Task to complete:
Decide whether each statement below agrees with the article on simplifying Medicare. Answer yes or no for each, and quote the words from the article that decide it.
1. A recent draft of the revised Form 855 ran 48 pages.
2. Private sector enrollment forms average ten to twelve pages.
3. A Form 855 that was filled out incorrectly moves to the front of the line when resubmitted.

Excerpted text:

****************

Changes being sought to simplify Medicare
Changes being sought to simplify Medicare
Efforts would cut the bureaucracy
Besides pushing for changes in the proposed physician compliance guidelines, provider organizations are lobbying Congress and the Health Care Financing Administration (HCFA) to simplify current Medicare regulatory and administrative procedures.
Among the changes being sought:
• Form 855. Redesigning and simplifying the Form 855 used to enroll and re-enroll physicians in the Medicare program is a major priority. A recent draft of the revised form was still 48 pages long. Private sector enrollment forms, meanwhile, average five to eight pages. Providers are also upset because when a form is not filled out correctly, physicians must resubmit their applications. The form then goes to the back of the line and often takes another eight to 12 weeks to process again.
• Advance beneficiary notices. Under current law, if a physician wants to bill a Medicare beneficiary for a service not covered by Medicare, the physician must request that the beneficiary sign an Advance Beneficiary Notice (ABN). The ABN states that the service may not be covered and that the beneficiary must pay for the service in full if Medicare does not cover it.
Many provider organizations say that creates a barrier in the physician-patient relationship, fostering an environment of mistrust.

****************

Collected data entries
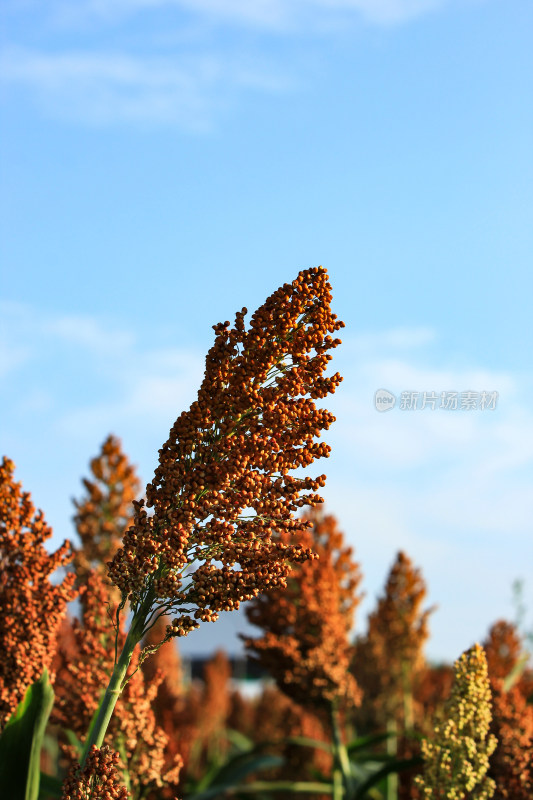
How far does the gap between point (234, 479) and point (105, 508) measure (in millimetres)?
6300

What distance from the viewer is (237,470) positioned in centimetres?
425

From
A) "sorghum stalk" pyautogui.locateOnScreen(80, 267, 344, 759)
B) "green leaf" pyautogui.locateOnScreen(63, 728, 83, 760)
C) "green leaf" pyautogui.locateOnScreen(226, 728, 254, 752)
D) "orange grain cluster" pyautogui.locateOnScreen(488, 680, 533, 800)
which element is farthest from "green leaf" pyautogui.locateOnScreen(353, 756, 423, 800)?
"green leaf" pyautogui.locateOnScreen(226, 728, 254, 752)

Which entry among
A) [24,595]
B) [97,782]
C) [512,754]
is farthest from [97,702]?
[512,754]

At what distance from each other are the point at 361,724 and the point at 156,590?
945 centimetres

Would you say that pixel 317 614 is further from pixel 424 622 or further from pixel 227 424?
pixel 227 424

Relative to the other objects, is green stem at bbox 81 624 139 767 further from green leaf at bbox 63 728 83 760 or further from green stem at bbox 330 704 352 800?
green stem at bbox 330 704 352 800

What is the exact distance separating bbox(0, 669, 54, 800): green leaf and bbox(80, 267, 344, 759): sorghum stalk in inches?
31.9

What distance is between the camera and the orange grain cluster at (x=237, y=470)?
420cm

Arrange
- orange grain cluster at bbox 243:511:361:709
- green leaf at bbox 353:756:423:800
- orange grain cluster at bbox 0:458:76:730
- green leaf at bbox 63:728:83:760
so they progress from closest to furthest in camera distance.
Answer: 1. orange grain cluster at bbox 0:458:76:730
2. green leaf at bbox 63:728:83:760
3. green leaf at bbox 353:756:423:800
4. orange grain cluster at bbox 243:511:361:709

****************

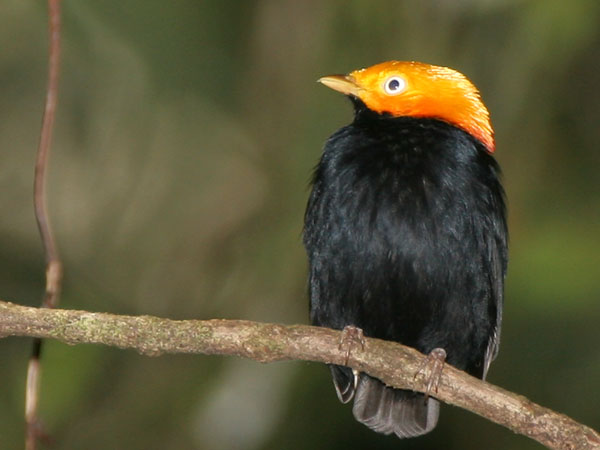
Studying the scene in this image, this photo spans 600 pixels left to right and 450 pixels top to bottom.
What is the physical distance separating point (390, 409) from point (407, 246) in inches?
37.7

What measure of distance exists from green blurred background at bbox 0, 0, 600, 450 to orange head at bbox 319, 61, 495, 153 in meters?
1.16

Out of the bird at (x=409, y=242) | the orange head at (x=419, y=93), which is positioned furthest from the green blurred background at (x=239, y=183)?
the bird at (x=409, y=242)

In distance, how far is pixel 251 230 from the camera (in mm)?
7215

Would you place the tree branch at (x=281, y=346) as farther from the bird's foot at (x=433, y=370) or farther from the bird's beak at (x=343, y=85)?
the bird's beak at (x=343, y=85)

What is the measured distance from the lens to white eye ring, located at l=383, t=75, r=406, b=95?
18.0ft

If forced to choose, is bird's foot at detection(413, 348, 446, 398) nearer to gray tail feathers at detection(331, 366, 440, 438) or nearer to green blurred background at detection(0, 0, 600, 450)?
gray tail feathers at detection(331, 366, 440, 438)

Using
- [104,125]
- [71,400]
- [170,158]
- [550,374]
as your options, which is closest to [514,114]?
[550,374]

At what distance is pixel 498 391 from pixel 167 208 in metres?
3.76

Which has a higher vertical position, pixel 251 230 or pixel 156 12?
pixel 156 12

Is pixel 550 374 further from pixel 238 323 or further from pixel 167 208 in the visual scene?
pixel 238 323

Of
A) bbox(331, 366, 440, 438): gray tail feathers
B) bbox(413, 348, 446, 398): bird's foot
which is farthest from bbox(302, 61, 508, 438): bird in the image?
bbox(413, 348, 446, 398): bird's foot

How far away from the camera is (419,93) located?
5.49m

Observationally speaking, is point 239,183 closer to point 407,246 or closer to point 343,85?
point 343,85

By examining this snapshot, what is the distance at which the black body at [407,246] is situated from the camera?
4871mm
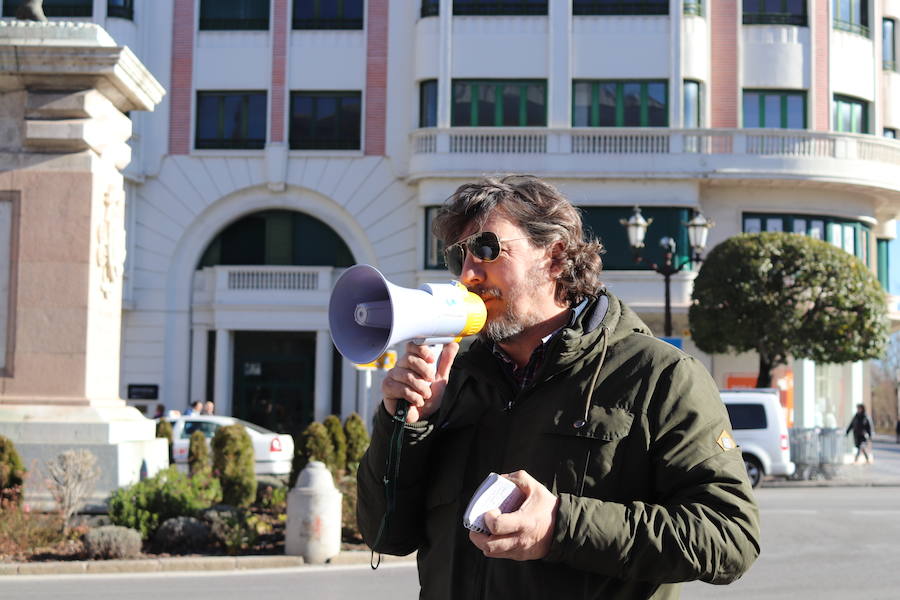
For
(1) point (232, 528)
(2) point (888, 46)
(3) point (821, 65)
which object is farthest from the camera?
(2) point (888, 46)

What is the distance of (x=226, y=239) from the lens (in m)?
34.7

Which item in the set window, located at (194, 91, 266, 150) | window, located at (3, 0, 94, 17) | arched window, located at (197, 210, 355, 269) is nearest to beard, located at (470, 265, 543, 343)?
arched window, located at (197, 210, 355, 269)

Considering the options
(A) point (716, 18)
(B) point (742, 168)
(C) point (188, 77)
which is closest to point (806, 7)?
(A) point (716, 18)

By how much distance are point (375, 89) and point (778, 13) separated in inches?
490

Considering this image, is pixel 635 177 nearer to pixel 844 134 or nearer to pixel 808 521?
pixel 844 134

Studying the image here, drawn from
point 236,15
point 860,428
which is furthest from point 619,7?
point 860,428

****************

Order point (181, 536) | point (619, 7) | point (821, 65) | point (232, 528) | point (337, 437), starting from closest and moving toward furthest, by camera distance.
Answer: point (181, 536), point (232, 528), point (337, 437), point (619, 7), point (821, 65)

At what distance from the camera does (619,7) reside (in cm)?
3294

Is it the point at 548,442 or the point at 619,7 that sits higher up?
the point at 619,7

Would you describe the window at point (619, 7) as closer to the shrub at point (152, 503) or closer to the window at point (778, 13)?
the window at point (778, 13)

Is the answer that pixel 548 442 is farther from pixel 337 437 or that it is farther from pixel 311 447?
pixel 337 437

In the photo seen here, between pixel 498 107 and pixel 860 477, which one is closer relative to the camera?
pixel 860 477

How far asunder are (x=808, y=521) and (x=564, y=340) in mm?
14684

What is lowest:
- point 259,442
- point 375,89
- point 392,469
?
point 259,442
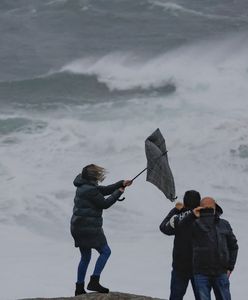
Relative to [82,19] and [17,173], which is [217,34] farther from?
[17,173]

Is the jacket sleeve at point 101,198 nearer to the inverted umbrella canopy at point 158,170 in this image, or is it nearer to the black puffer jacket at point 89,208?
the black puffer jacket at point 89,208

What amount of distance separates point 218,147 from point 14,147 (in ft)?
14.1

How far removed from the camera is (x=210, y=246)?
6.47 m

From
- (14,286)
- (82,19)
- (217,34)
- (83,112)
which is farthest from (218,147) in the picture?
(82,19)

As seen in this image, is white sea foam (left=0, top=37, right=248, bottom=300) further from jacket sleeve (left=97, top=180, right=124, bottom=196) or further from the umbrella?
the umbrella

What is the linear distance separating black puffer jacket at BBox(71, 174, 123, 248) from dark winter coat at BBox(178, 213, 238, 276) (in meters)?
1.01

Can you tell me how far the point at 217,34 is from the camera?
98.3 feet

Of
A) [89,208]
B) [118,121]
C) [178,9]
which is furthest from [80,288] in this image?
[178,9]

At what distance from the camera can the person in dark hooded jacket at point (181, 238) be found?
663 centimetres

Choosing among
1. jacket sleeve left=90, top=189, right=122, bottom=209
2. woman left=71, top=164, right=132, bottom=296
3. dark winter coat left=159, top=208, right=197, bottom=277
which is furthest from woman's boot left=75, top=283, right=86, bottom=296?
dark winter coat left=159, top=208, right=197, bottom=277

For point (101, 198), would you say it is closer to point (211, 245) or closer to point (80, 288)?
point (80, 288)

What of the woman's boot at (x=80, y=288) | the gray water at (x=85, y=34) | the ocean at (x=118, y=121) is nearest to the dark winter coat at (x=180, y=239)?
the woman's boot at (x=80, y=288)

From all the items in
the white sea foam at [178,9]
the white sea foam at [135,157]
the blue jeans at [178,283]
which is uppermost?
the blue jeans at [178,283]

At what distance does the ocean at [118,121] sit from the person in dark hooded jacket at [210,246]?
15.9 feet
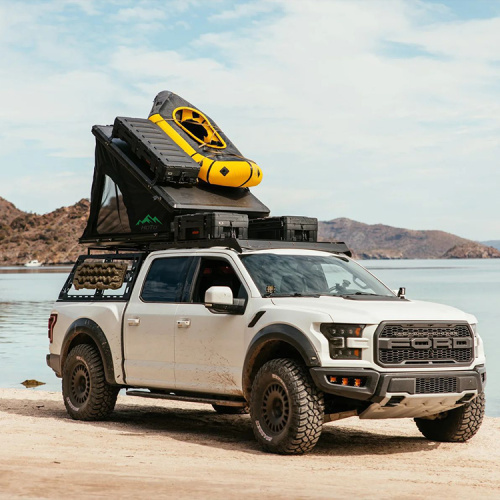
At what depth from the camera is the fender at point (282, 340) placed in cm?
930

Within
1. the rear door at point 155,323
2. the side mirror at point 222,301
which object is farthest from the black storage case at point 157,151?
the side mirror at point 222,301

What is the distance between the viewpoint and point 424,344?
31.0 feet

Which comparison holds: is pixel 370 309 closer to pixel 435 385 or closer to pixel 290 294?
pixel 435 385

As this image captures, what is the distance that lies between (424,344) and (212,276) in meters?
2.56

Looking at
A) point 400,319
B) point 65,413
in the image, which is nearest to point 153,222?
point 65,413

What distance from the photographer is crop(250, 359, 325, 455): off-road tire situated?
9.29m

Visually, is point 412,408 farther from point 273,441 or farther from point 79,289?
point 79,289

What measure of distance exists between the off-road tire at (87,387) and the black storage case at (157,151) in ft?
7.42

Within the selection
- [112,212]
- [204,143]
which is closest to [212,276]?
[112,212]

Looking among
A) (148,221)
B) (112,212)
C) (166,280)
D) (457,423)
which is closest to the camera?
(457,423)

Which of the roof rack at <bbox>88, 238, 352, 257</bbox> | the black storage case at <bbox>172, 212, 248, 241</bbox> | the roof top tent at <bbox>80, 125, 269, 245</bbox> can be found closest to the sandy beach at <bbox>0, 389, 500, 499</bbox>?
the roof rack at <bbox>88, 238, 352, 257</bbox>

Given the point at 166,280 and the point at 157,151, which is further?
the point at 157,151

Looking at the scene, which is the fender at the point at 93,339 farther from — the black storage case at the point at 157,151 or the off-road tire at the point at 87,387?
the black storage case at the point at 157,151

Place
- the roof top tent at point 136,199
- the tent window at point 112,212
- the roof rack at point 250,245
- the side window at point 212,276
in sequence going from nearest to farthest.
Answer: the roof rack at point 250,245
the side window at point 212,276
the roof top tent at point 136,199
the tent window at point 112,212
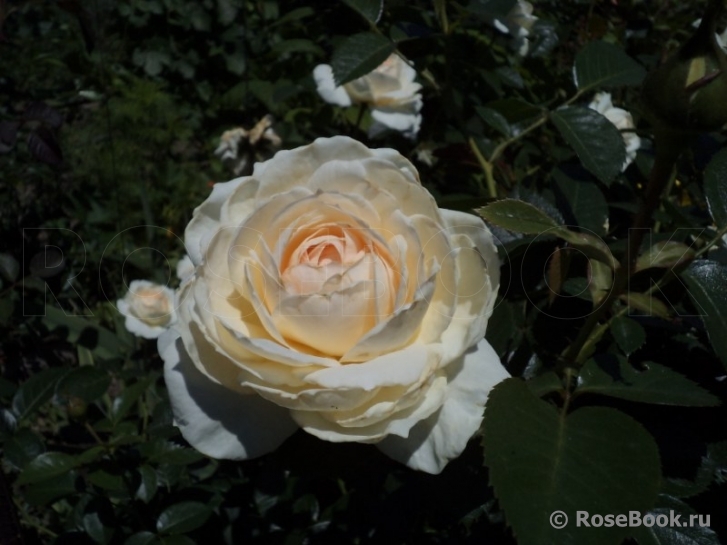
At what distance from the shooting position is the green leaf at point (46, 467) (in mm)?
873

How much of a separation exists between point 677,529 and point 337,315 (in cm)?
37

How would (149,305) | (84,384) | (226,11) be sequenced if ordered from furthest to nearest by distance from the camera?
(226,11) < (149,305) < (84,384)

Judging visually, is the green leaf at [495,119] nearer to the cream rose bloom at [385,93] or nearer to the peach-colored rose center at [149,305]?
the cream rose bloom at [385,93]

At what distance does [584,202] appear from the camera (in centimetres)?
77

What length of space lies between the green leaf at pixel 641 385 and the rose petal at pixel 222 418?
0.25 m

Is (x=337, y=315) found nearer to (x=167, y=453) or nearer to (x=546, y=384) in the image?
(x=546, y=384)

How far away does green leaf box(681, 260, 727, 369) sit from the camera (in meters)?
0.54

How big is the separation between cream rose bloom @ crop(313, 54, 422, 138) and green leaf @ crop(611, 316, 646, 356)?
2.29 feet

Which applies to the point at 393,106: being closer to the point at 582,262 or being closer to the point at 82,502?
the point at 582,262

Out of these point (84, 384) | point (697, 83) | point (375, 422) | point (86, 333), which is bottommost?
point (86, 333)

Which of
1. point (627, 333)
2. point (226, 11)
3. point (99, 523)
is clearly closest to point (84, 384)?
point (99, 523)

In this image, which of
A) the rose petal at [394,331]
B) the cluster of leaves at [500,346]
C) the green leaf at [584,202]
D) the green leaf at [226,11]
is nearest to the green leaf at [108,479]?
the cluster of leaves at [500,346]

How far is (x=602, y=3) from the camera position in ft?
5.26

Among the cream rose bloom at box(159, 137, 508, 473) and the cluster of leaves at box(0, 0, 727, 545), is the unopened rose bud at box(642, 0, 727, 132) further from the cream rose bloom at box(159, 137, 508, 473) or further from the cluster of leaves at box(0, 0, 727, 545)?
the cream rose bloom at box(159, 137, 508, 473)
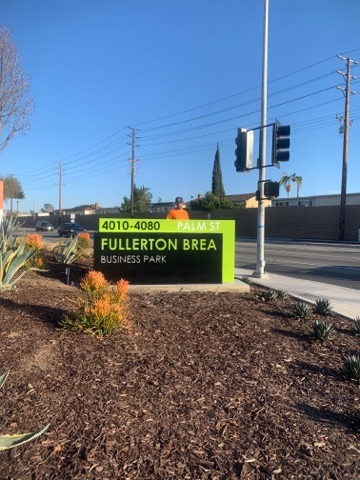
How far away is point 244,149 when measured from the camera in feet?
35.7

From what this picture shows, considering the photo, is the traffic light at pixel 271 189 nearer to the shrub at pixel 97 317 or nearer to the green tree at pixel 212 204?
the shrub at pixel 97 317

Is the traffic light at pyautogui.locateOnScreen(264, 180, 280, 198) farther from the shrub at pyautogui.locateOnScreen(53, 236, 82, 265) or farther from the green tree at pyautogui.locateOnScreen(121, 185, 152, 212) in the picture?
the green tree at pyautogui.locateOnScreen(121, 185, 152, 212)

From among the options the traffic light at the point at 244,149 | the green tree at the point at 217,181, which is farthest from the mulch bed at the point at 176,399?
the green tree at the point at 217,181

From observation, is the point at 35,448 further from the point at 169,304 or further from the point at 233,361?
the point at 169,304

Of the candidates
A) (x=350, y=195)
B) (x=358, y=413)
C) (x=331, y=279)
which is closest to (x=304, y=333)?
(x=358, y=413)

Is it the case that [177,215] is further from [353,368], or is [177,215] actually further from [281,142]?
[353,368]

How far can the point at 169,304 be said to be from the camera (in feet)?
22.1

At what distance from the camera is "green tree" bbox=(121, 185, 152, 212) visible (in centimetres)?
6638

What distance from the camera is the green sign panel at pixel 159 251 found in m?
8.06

****************

Solution to this problem:
1. Yes: "A recent draft of the revised form was still 48 pages long."
2. No: "Private sector enrollment forms, meanwhile, average five to eight pages."
3. No: "The form then goes to the back of the line and often takes another eight to 12 weeks to process again."